#### Given text
BEGIN

Once you have configured the piece, you must click on the generate piece button to create the notes and other data, as well as the MIDI file. You can then choose to generate the score—this will be displayed in the score window once rendered by Lilypond.
Click on generate snds in order to generate the sound files for the piece. These may or may not have already been generated, depending on whether you’re creating a new configuration or not, but only those which have not been generated will be created here. Note that this is a computationally intensive operation so may take a long time, perhaps 20 minutes. Note that the sound files are all generated from samples kindly provided by the following musicians:
- Flute: Anne La Berge, Amsterdam, August 18th 2013
- Violin: Mieko Kanno, Edinburgh, June 30th 2014
- Soprano saxophone: Gianpaolo Antongirolami, Macerata, Italy, June 22nd 2014
The samples are also used in the simulation of the solo part in the different versions of the piece. They are not to be repurposed without the express permission of the performers and the composer.

END

#### Data
BEGIN

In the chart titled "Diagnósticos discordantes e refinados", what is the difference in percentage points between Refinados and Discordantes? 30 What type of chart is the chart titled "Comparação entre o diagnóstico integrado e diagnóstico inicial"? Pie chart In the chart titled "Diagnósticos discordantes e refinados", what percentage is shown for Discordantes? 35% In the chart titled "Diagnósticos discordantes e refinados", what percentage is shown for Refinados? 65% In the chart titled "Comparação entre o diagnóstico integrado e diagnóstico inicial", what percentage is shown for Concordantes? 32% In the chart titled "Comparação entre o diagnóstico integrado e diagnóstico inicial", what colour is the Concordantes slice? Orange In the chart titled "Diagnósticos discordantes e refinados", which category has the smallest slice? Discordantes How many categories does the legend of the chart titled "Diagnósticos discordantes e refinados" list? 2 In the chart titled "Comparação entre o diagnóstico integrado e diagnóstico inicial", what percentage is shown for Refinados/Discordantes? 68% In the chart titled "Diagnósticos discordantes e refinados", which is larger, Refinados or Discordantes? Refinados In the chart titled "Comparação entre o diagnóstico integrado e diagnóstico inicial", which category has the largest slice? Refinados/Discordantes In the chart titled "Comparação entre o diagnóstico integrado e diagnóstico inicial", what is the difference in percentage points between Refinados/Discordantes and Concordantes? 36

END
BEGIN

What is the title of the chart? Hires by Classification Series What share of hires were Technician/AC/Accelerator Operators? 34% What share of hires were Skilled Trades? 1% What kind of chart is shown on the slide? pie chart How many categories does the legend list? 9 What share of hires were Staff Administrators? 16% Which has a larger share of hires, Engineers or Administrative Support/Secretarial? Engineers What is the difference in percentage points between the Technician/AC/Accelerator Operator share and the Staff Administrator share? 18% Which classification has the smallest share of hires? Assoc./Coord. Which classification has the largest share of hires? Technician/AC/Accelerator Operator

END

#### Exercise 1
According to the instructions, how long might generating the sound files take?
#### Exercise 2
Decide whether each statement agrees with the instructions. For each, answer yes or no and quote the deciding words.
(a) The score appears in the score window once Lilypond has rendered it.
(b) The violin samples were recorded in Amsterdam.
(c) The samples may be reused for other purposes without anyone's permission.
#### Exercise 3
Reproduce the part of the instructions that begins at the words "Click on generate" and stops after "and the composer.".

#### Response area 1
Perhaps 20 minutes.

#### Response area 2
(a) Yes: "this will be displayed in the score window once rendered by Lilypond"
(b) No: "Violin: Mieko Kanno, Edinburgh, June 30th 2014"
(c) No: "They are not to be repurposed without the express permission of the performers and the composer."

#### Response area 3
Click on generate snds in order to generate the sound files for the piece. These may or may not have already been generated, depending on whether you’re creating a new configuration or not, but only those which have not been generated will be created here. Note that this is a computationally intensive operation so may take a long time, perhaps 20 minutes. Note that the sound files are all generated from samples kindly provided by the following musicians:
- Flute: Anne La Berge, Amsterdam, August 18th 2013
- Violin: Mieko Kanno, Edinburgh, June 30th 2014
- Soprano saxophone: Gianpaolo Antongirolami, Macerata, Italy, June 22nd 2014
The samples are also used in the simulation of the solo part in the different versions of the piece. They are not to be repurposed without the express permission of the performers and the composer.